Cheney was here with Gen. Colin Powell, chairman of the Joint Chiefs of Staff. He met with reporters early Sunday morning and was to return to Washington later in the day before briefing President Bush on Monday.
The daylong sessions were held in the map-lined "war room" of the Saudi Defense Ministry and hosted by Gen. H. Norman Schwarzkopf, commander of U.S. forces in the gulf.
"Generally we believe the campaign has gone extremely well," Cheney said with Powell and Schwarzkopf looking on.
Cheney said Saddam was still capable of military surprises, but that, "We believe his Air Force reached a point of ineffectiveness" and that the Iraqi Navy is "virtually non-existent."
Of the army, he said, "I don't think it's the world's fourth-largest army anymore," yet he said the allies do not want to underestimate it. He said allied bombing had weakened the Republican Guard, Iraq's prime troops.
"I am struck by the enormous size of the Iraqi military establishment," Cheney said, noting the communciations systems, number of tanks and size of the army.

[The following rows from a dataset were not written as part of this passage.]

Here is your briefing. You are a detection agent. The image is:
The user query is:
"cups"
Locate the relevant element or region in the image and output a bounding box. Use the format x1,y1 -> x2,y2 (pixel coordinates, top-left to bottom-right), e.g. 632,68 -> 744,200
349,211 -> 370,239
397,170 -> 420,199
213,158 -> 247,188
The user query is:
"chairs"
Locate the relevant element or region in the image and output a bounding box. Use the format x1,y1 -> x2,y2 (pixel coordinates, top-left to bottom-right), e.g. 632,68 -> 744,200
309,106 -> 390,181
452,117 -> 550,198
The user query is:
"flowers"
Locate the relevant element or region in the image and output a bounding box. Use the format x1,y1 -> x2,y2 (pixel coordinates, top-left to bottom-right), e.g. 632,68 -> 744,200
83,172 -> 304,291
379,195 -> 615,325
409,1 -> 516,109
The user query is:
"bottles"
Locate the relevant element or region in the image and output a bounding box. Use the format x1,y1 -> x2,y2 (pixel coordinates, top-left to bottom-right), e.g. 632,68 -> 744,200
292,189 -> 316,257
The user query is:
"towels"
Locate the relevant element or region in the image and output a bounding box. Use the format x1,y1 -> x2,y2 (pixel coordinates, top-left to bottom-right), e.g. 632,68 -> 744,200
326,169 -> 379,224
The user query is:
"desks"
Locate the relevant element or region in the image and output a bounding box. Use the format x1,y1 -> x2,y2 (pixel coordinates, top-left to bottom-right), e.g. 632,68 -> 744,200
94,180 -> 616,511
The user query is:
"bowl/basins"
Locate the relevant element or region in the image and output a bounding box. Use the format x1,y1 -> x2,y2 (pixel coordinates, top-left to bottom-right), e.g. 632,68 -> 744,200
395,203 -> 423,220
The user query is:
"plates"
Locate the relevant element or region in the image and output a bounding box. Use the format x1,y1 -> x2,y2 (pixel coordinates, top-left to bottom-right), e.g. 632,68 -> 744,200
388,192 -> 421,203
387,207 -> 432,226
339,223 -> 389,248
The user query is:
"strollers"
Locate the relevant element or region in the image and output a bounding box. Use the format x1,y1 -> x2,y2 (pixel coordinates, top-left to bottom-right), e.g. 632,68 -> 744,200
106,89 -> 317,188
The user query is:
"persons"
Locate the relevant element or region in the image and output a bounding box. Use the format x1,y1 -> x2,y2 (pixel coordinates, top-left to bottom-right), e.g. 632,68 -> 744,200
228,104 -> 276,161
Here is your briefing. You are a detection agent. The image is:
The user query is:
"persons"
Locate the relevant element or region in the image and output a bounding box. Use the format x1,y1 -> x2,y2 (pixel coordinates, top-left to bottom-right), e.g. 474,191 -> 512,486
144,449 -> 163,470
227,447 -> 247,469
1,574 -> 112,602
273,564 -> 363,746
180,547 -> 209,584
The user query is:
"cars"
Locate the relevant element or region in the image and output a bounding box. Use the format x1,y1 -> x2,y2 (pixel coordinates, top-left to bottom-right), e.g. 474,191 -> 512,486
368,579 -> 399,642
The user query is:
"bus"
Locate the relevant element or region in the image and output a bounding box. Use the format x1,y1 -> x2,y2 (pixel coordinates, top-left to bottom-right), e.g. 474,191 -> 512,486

"This clearly was a major force designed for military combat," he said. "I'm convinced we in fact have made major inroads in destroying that capability."
After 24 days of 57,000 combat and supply sorties, the bombers have destroyed up to 20 percent of the tanks, artillery and armored personnel carriers in Kuwait and southern Iraq, the U.S. command said.
Cheney said a "cease-fire or pause" would accomplish nothing, since Iraq had rebuffed numerous diplomatic initiatives.
"The operation will continue until he's gone - by that I mean gone from Kuwait," he said. Cheney said there was no schedule for returning or rotating U.S. troops back to the United States.
ABC-TV reported that allied commanders had urged a 30-day continuation of bombing against Iraq before starting the ground war. That report couldn't be confirmed.
As the Americans conferred behind closed doors, the commander of the French armed forces predicted that a ground war would last at least several weeks.
"Don't forget that we are going to find ourselves confronted with 400,000 combatants. And behind these 400,000 men will be the Republican Guard which was placed there in reserve for a counterattack," Gen. Maurice Schmitt said.
The focus of the air strikes recently shifted from industrial and military targets in Iraq to front-line troops in Kuwait and southern Iraq, and the success of that new mission may determine when a ground assault begins.
Recently, U.S. and British officials said a ground campaign may not start until the allied air forces have destroyed 50 percent of Iraq's forces.
While the allies contemplated an escalation of the war, the Soviet Union and Iran took steps aimed at ending it.
Soviet President Mikhail S. Gorbachev warned that military operations in the Persian Gulf war threaten to exceed the U.N. mandate and said he was sending an envoy to Baghdad for talks with Saddam Hussein.
A White House statement said, "We . . . have no objection to President Gorbachev's decision to send a personal representative to Baghdad to meet directly with Saddam Hus-sein."
Cheney said the capability of air power to continue inflicting damage on Iraqi forces "is considerable," and that the current question center on "when is the best time" to unleash other forces.
Saturday's daylong sessions were held in the map-lined "war room" of the Saudi Defense Ministry and hosted by Schwarzkopf.
Brig. Gen. Richard Neal, the spokesman for Central Command, said, "It was upbeat," yet noted, "When you're fighting a war, it's not slapping everybody on the back and saying, `Great job.' "
After their session with the military leaders, Cheney and Powell met with Prince Khalid bin Sultan, commander of the Saudi and joint Arab forces. The two were slated to meet Sunday with a Stealth F-117A fighter-bomber unit at an airbase before returning to Washington.
Meanwhile, a senior Western diplomat in Riyadh predicted that the bill for repairing the wartime damage to Kuwait will amount to more than $60 billion.
The diplomat, who spoke with reporters on condition of anonymity, said the figure came from "quite detailed planning" for the reconstruction of Kuwait.